There was a curious sound to Keltyr’s voice. “Now? I thought she would rather be here with you.”

“She’s cleaning.” His cousin spoke through clenched teeth. “Last time she… tried not to. It was unpleasant for all of us.”

“Well I can’t pretend to know what goes on between the two of you.”

Keltyr grinned and ran a hand over his long beard. “I think you would know better than some. Your room at the chapter house is right next to ours.” Fabrio coughed as his breath got caught in his throat. Keltyr laughed and slapped him on the back. “I’m just going to stay here for the night, give the room time to air out. I can’t stand the smell of the stuff she uses.

“It’s only gotten worse. Nothing to do in this dusty worthless town. It’s been months since we’ve done anything useful.” Keltyr downed another mug of ale, the edge of his lip curling slightly.

“And she’s cleaning and you’ve grown a beard?”

The blood knight’s shrug was casually given. “What else am I going to do? Safest place in the entire world. We ran the cultists out years ago. No sign of the damn dragon. We’re just pretty little dolls for that bitch to pose and display. Might as well look the damn part.”

“Maybe I could find something Dame Firebloom could use that wouldn’t smell quite so bad?” Fabrio had not expected to hear the strain in his cousin’s voice.

Keltyr shrugged again. “It’d be something, I guess. We’re going crazy in this damn city.” Fabrio did not dare to correct his cousin. Another of the Prophecy of Light might point out that Keltyr and Dame Firebloom were already crazy, but Fabrio did not feel he could do the same. “I’d kill Rommath himself just for something to do.”

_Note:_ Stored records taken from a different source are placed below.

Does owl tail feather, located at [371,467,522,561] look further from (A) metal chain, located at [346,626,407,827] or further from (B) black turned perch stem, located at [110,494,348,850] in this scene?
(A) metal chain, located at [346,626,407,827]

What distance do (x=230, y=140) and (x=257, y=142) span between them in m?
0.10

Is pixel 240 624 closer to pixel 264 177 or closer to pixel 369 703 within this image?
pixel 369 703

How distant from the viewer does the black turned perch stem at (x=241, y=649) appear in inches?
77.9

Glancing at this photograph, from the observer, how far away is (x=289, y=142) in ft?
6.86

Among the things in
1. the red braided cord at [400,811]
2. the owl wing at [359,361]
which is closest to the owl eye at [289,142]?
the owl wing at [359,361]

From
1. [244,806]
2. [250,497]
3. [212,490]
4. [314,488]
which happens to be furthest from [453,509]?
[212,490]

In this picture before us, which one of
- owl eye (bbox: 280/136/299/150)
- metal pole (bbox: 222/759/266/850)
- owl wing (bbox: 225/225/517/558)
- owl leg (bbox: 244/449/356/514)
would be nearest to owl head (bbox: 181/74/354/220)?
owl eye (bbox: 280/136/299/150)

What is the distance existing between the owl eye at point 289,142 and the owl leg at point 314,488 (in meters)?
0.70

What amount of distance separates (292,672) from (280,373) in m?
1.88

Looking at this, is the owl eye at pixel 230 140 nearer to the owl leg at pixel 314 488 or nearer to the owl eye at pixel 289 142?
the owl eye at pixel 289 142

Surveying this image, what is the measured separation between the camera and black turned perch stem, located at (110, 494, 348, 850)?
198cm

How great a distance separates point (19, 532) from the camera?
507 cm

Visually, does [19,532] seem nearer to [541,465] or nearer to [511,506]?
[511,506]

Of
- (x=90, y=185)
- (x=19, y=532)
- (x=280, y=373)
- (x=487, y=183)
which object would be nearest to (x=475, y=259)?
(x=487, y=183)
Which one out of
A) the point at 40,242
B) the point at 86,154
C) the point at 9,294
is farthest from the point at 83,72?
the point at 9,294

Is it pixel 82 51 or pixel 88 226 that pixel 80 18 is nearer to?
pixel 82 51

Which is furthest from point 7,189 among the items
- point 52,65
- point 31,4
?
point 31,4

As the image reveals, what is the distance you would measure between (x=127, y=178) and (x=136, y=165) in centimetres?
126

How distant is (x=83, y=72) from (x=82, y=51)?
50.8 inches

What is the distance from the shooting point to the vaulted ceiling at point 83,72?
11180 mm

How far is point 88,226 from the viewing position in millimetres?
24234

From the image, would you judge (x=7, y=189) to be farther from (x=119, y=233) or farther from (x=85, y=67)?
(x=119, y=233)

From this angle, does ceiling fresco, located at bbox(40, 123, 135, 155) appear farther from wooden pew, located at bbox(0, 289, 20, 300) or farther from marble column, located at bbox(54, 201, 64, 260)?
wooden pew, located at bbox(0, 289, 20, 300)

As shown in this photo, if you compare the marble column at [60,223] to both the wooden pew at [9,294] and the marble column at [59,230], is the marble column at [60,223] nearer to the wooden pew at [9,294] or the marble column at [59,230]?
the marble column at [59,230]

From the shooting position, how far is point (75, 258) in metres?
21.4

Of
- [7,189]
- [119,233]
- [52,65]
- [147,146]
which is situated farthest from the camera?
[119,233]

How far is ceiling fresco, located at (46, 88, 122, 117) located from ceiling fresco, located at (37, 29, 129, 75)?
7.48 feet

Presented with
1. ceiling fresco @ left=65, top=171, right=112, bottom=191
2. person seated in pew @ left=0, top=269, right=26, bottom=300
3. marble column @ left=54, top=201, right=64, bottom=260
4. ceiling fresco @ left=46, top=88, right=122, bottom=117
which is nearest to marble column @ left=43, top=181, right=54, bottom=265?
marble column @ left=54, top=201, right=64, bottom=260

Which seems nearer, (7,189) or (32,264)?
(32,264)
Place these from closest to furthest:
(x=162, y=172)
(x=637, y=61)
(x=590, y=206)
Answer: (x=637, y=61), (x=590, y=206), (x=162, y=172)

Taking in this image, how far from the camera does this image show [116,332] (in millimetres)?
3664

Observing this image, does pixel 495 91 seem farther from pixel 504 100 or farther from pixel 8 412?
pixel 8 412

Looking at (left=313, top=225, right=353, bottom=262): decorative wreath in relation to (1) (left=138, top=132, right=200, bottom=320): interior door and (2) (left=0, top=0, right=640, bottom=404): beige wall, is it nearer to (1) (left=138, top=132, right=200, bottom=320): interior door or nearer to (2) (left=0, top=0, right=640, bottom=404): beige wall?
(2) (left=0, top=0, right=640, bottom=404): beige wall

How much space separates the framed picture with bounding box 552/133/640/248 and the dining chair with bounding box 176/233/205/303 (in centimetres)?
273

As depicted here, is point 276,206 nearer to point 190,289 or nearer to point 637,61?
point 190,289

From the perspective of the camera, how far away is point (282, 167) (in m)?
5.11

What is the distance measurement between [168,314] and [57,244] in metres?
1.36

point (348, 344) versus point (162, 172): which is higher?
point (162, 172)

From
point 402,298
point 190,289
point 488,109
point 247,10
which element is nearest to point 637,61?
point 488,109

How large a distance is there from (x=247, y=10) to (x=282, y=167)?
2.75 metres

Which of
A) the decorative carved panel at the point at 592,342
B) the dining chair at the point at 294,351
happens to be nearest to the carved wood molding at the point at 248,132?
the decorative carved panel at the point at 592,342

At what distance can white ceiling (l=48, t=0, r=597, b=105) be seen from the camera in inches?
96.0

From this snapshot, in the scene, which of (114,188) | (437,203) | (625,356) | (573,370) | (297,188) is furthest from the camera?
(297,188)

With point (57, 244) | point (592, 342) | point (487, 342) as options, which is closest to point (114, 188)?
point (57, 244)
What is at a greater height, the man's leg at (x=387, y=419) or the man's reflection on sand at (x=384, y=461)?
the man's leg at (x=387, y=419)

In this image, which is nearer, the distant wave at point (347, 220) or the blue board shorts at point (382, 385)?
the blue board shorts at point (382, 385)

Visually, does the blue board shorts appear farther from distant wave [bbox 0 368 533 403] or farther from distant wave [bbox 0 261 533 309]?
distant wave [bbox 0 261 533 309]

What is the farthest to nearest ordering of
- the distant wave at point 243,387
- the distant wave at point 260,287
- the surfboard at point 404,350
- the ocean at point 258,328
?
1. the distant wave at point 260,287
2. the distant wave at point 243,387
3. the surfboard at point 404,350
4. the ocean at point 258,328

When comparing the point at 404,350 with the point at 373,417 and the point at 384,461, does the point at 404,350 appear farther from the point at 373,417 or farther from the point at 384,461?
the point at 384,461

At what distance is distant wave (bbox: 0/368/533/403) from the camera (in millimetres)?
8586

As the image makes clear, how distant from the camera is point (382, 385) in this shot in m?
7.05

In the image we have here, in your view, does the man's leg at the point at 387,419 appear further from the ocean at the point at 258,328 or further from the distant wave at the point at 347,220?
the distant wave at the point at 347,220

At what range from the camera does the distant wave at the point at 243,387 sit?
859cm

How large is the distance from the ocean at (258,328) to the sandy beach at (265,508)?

Fabrio looked around anxiously, hoping that no one was around to hear Keltyr’s rash statements. “Well, I can help with the cleaning solutions, but I don’t think I could do anything else.”

“Well start a war or something!” Keltyr’s laugh was dark and the secretary thought it was best to leave while he could. He headed for the door. “Fabrio?” The secretary turned around, raising an eyebrow at his cousin. “Thanks.”